## Task prompt
Working through the data below, reproduce word for word the line with "Girl teenager in" and every line after it, both ends included, and omit the pictures.

## Information supplied
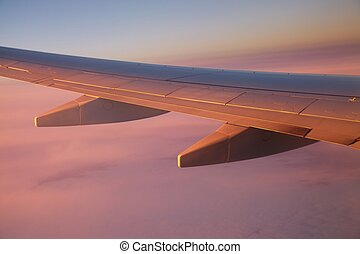 Flying - Sunrise view from an aircraft - Never forget to...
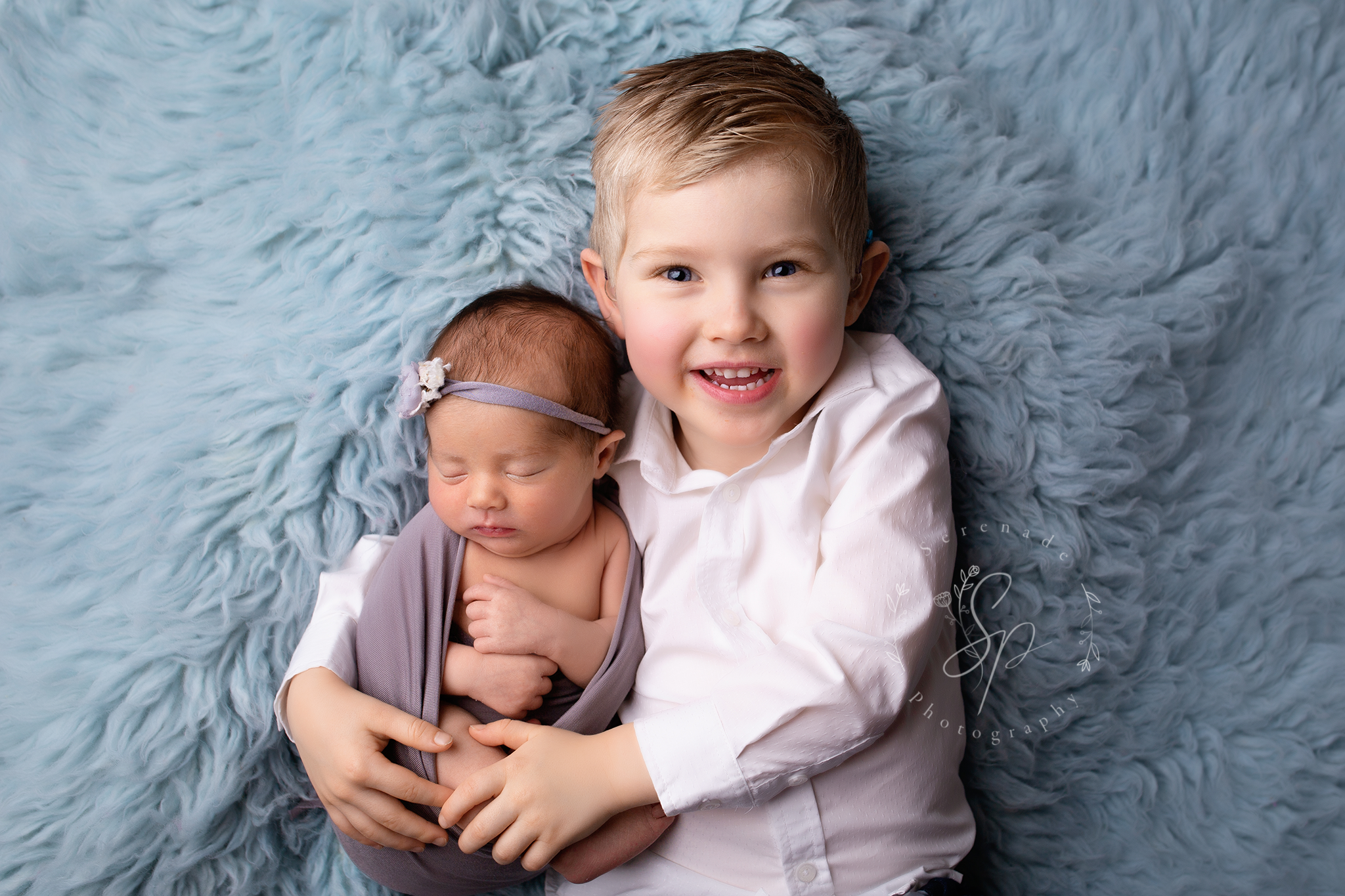 sibbling portrait with new baby girl and big brother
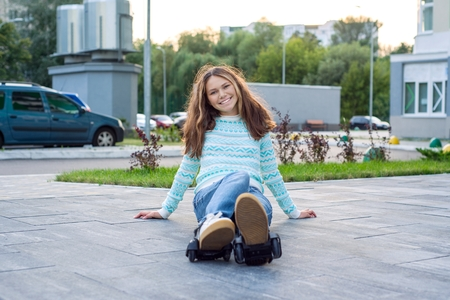 Girl teenager in the wheels of rollers, adapted to sneakers. Urban background Stock Photo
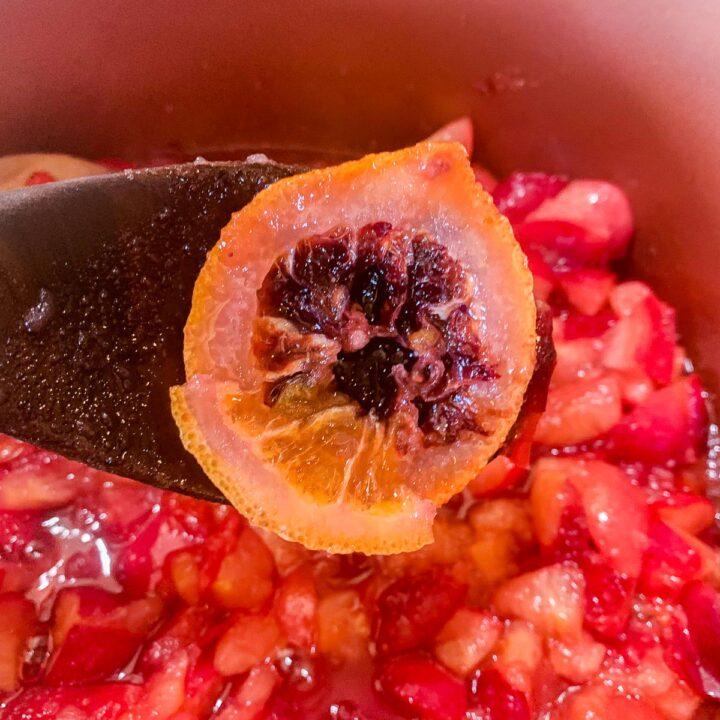 removing orange slices from crab apple jam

## Result of the task
 Girl teenager in the wheels of rollers, adapted to sneakers. Urban background Stock Photo
 removing orange slices from crab apple jam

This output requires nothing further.